正社員時代の会社は業界では結構なホワイト企業として知られていて、そこですら半年も耐えられなかった私は、「普通」の会社員としてやっていくことは明らかに不可能。

退職直後など、街でスーツ姿の人を見るだけで若干気分が悪くなるという具合でした。

働くのが苦であるのは間違いないけれど、何もしないのが楽かというとそういうこともない。

何をするでもなく、たまたまやっていたワールドカップでフランスが無双するのを眺めていた私ですが、毎日「何もしない」のもそれはそれでしんどい。

当時はガッツリ抑うつが入っていたので、本当にただ鬱々としているだけ。

そして、頼んでもいないのに減っていく金。

たまに上野公園に散歩に行くと路上生活者が昼間から酒盛りをしていたりするけど、自分には一緒に酒盛りをする友だちもいませんでした。

もとからそんなに友だちがいないってのもさることながら、やはり退職すると会社でできた友人とは疎遠になるものらしく、結局辞めてから今に至るまで同期の友達とは一度も会ってないですね。

それからしばらくしてフリーターになりました。

社会不適合者を自覚する前は、「フリーター」という単語に漠然とヤバいイメージを持っていたけれど、なってみるとこれが意外と快適でした。やはり先入観は良くない。

バイト先はいわゆるブラックな環境で、社長と大喧嘩して辞めていく人がたくさんいたり、無理難題を押し付けられたりと、明らかに正社員時代にいた会社よりクソ環境なのですが、自分には合ってたみたいです。

社長とバイトの大喧嘩をみていると、彼らが何というかこう、既存の社会秩序を否定してくれているような感じがして、ほっとするのです。

バイトを始めて半年くらいした時点ですでに、辞めていった仲間たちの数は両手両足の指の数で数えられるかあやしいところにまで達していました。

私とは一回も話すこともなく辞めた人いますが、私は彼ら全員を同志だと思っています。

腹の中に黒いものを抱えながら、客にも先輩にも上司にも笑顔を見せなければならなかった正社員時代のストレスは「毒」という感じがしたのですが、今いる場所で受けるストレスはもう少し健全な感じがします。

また、バイト仲間で社長の愚痴を言い合っているときの連帯感は得も言われぬものがあって、自意識が目覚めた中学生の時くらいから感じている「しっくりこない感じ」が束の間ごまかされるような感覚もあり。「何をして働くか」よりも「どういう場所で働くか」の方が自分には大事なんだろう。そう感じてます。

そして、どうにか不快な環境で生きなくても済むように、今も悪あがきを続けています。

例えば、最近DL販売専門のフリマサイトを作りました。

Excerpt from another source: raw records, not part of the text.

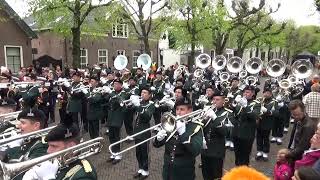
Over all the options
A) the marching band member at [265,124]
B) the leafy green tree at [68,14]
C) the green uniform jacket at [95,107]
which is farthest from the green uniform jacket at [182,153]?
the leafy green tree at [68,14]

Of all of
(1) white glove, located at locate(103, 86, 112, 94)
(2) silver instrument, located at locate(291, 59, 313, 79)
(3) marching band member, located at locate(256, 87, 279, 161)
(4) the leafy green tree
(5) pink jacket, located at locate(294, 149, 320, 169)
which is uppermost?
(4) the leafy green tree

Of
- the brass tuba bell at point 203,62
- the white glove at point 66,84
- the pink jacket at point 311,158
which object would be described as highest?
the brass tuba bell at point 203,62

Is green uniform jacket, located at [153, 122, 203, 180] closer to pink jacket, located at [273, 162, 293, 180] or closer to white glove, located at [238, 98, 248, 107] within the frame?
pink jacket, located at [273, 162, 293, 180]

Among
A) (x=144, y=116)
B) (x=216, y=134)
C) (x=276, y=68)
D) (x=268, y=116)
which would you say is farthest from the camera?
(x=276, y=68)

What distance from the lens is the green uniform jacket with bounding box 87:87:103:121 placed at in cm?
1038

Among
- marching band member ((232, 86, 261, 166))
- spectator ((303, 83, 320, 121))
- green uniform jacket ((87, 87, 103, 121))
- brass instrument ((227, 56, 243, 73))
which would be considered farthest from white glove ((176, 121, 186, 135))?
brass instrument ((227, 56, 243, 73))

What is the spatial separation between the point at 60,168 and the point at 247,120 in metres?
5.75

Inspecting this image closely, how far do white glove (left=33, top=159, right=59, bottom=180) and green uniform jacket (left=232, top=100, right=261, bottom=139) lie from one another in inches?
217

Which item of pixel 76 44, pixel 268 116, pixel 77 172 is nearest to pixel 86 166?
pixel 77 172

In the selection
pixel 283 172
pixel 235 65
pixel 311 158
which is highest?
pixel 235 65

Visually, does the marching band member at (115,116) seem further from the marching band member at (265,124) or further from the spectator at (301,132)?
the spectator at (301,132)

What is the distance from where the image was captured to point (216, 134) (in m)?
6.86

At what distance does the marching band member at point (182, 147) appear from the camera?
5.52 m

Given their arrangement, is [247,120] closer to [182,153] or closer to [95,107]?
[182,153]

名前を「フリマル」といいます。

【関連リンク】
・フリマル DL販売専門デジタルフリマ

これは、誰でも自作の漫画や音楽、小説などのデータを誰でも販売可能、というものです。

正直、辛い労働をせずに不労所得を得たいという私の黒い衝動がもとになって産まれたようなサイトです。

 

そもそも、私含め多くの社会不適合者たちが何故苦しんでいるかというと、それは社会に出て金を稼がなければ死んでしまうからです。

金が無限に沸いてくるのであれば、我々は無意味に他人と関わらずに晴耕雨読の日々を送るかあるいは本当に植物のように一生を過ごすだけでしょう。本来それでなんの差しさわりもないのですから。

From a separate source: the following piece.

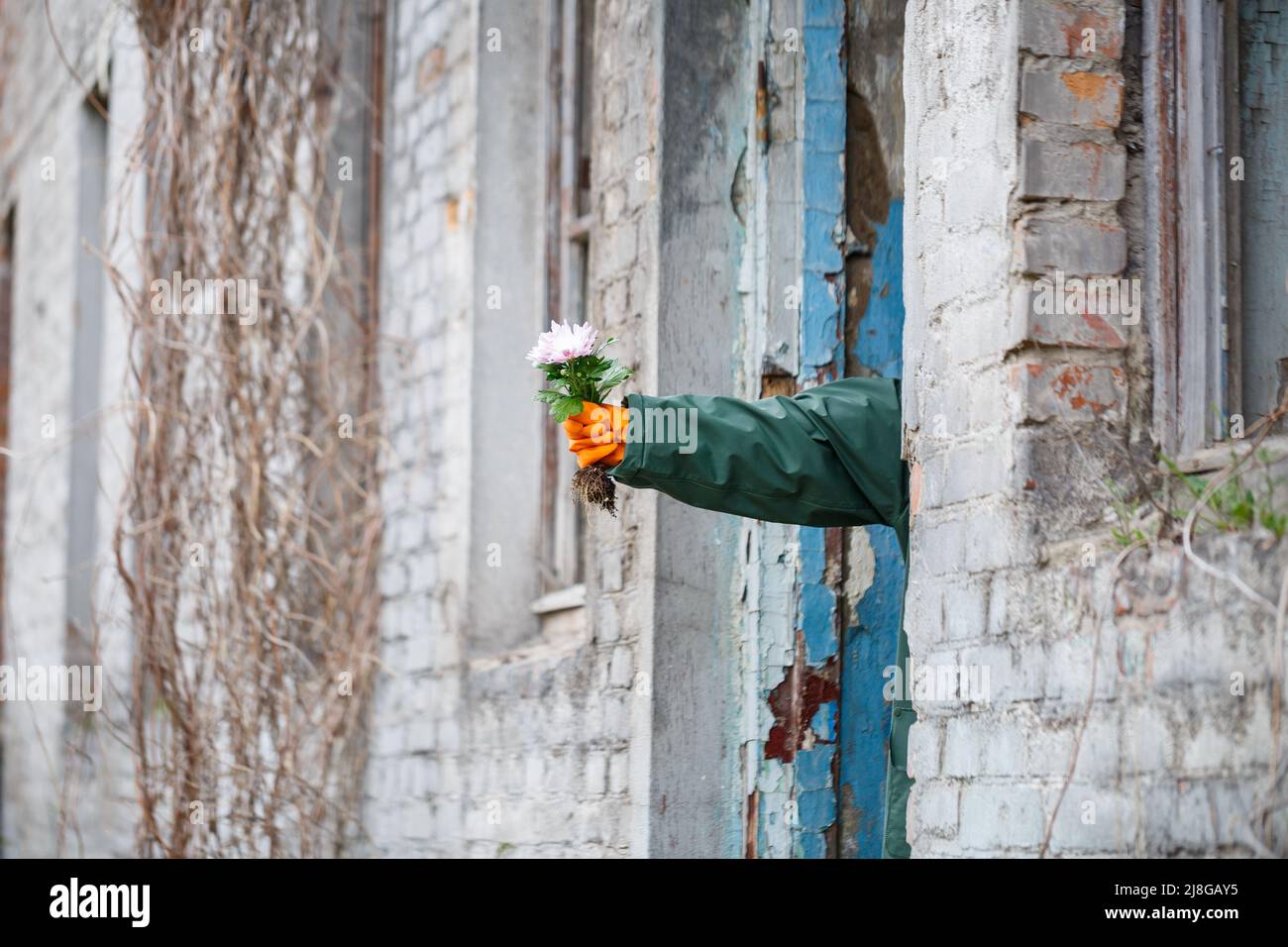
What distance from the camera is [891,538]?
3.98 m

やはり金の必要に迫られるというのは根深い問題だと思います。

そこで、どうにかして家から出ずとも作品などを販売して金を得られる仕組みを作りたかったのです。

作りたてゆえにレイアウトが見にくかったり、機能が足りなかったりと色々問題があるのですが、そこはこれから改良したり、あるいは改良しなかったりしていきたいです。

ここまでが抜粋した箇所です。